Excerpted passage:
— start —
The following provide a report on the recent Commission Working Group meeting on nutrition and health claims, and noting the result of the votes on the authorisation of Article 13(5) and 14 claims which took place at the Standing Committee meeting on 20 February.
1. Nutrient Profiles
The Commission were keen to press ahead and is aiming for a vote at the Standing Committee meeting scheduled for 27 March. Nutrient profiles will be discussed again at the next Commission Working Group meeting on 20 March but it is unlikely that many changes will be made at that stage as the document for Standing Committee will already have been issued – this will be a revision of the 13 February draft proposal taking into account Member States' comments and amendments resulting from the ongoing intra-service clearance procedure.
Some Member States did not consider the proposed extended transition period for salt in bread to be a suitable solution, although one Member State commented that it was an interesting approach that could be applied to other categories where high sodium thresholds have been set, such as meat and fish.
A number of Member States were in favour of adding biscuits to the breakfast cereals category and reducing the sugar threshold to 20g, which the Commission said they would consider.
— end —
Material shown:
— start —
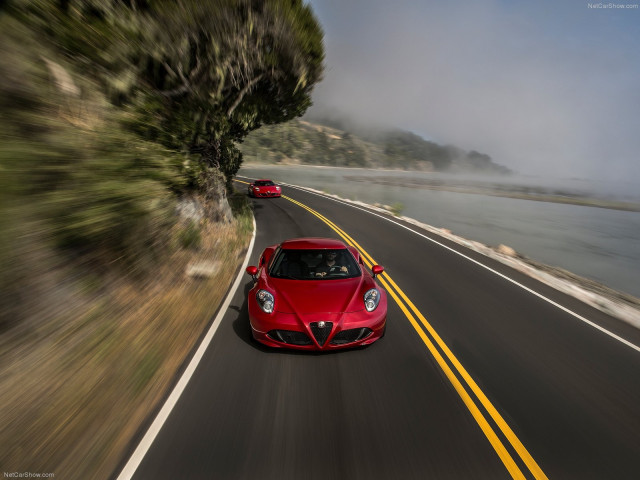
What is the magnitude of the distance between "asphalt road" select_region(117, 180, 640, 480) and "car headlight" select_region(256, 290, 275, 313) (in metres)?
— end —
— start —
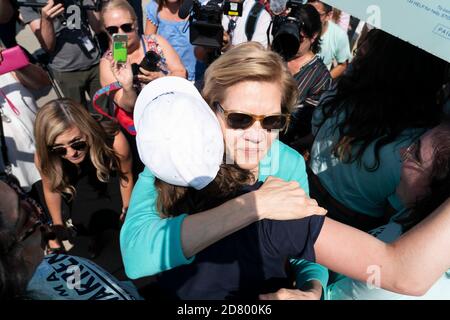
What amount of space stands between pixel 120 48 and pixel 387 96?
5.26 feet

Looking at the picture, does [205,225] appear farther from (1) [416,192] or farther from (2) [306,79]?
— end —
Goal 1:
Answer these questions from the nutrition and health claims report:
(a) On what date did the Standing Committee meeting with votes on Article 13(5) and 14 claims take place?
(b) On what date will nutrient profiles be discussed again at the next Commission Working Group meeting?
(c) What sugar threshold did a number of Member States favor for the breakfast cereals category?
Goal 2:
List every date that appears in the nutrition and health claims report.
Goal 3:
Copy the nutrition and health claims report from "A number of" up to and including "they would consider.".
The records have no connection to the nutrition and health claims report.

Full answer 1:
(a) 20 February
(b) 20 March
(c) 20g

Full answer 2:
20 February
27 March
20 March
13 February

Full answer 3:
A number of Member States were in favour of adding biscuits to the breakfast cereals category and reducing the sugar threshold to 20g, which the Commission said they would consider.